Feb 14, 2026 Languages : English | ಕನ್ನಡ

Mangaluru Twisted Tale: Minor Girl Fakes Kidnap to Change College

In a strange incident that has astounded many, Mangaluru police uncovered that a minor girl staged her own fake abduction attempt. The teenager went to some lengths, causing injury, to make the tale believable. Investigators said the motive was to convince her family to let her attend a different college.

Mangaluru Twisted Tale: Minor Girl Fakes Kidnap to Change College
Mangaluru Twisted Tale: Minor Girl Fakes Kidnap to Change College

The girl herself is said to have cut her hand to give the impression that she had been attacked. At that point, she told a dramatic story to a passerby, saying that she had narrowly escaped from the kidnappers. Her “ordeal,” she testified, as did the passerby who believed her, and alerted the others.

Then the police came, and the case seemed at first to be a major crime. But as police dug deeper, inconsistencies in her account began to reveal themselves. Subsequently questioned the girl confessed that she made up the entire episode.

The girl’s actions were motivated by her wish to attend a different college, authorities said. Staging a kidnapping, she felt, would bolster her case and require her parents to rethink her route into college. It was a revelation that stunned both the police and the broader population.
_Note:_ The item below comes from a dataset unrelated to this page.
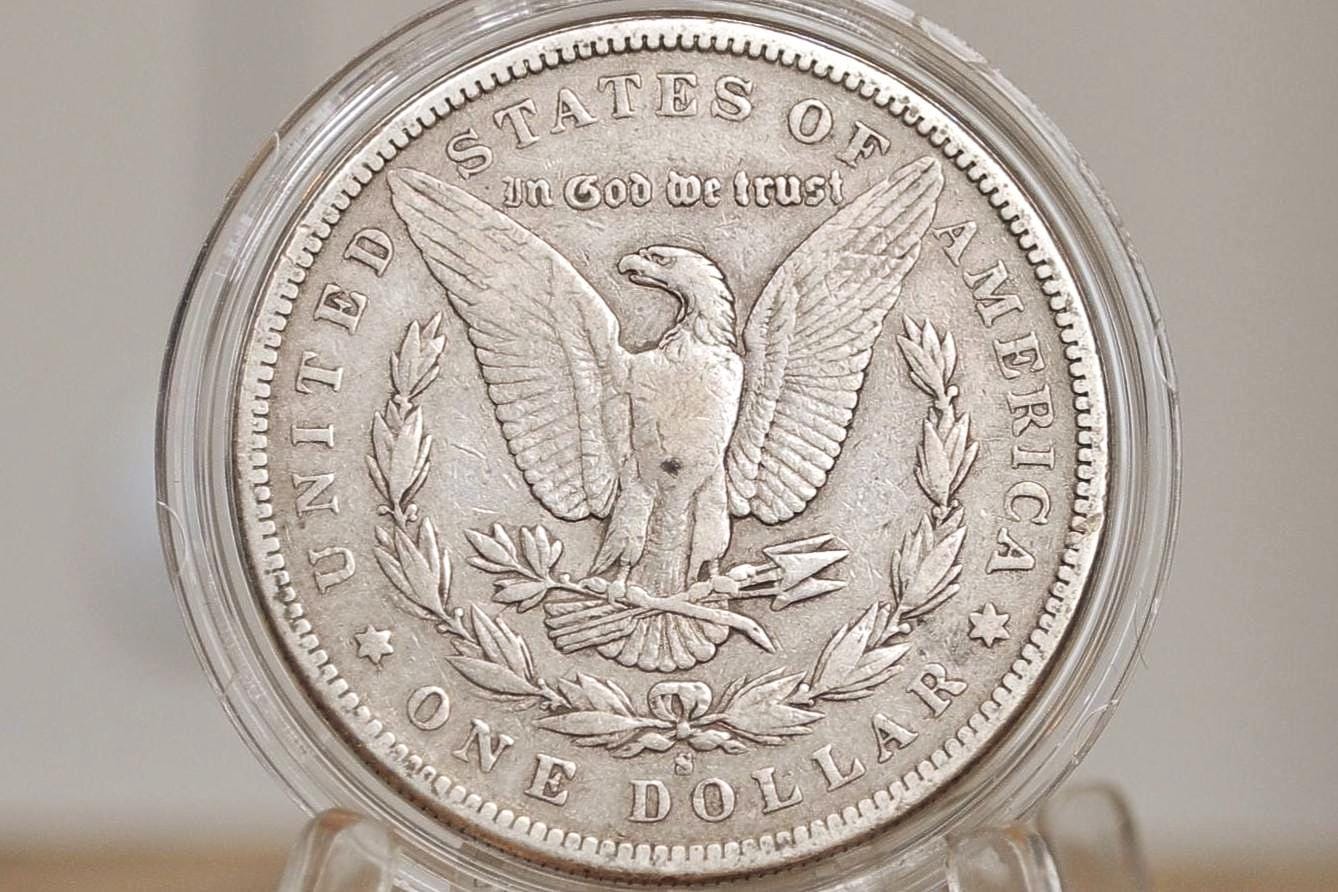1896-S Morgan Silver Dollar - Choose by Grade / Condition - Great Date and Mint - San Francisco Mint 1896 Morgan Dollar 1896S Morgan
Her actions were reckless and hazardous, but she also brought attention to the pressures and conflicts young people can face grappling with questions to themselves and with schooling.

Police believed there hadn't been any true kidnapping attempt. They said that creating a pretext for such incidents is wasting important resources and causing needless panic. Police also cautioned such conduct can even be criminalized, even among the minor group, as it is a practice of obfuscating authorities and setting off alarm bells in the community.
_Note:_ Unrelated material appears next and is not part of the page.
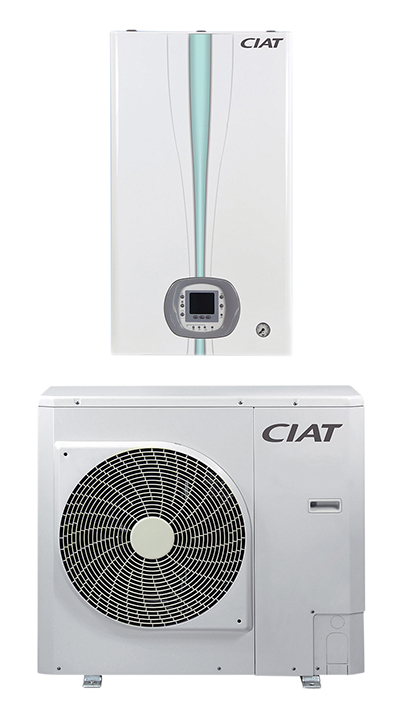 CIAT presenta la solución aire/agua partida con tecnología inverter y clasificación energética A++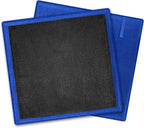 Clay Towel 2 Pack Auto Detailing - Fine Grade Microfiber Car Chamois Towel - DIY Detail Clay Bar Alternative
The residents expressed their concern over the incident, saying it highlighted the fundamental struggle between parents and children about communication. Others said the girl’s desperation about changing colleges was better treated through dialogue, not through such extreme measures.
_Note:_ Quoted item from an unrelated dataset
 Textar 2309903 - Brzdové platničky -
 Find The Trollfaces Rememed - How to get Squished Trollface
The Mangaluru fake kidnapping tragedy warns us all of how muddled communications and pressure can nudge our children towards such dangerous choices. The girl acted out of her own mistake, but this incident is a case for open conversations with families and children about education, choices and goals. We as schools, as parents, must come together to make sure that children feel heard and supported, so that such bold and risky acts may never happen again.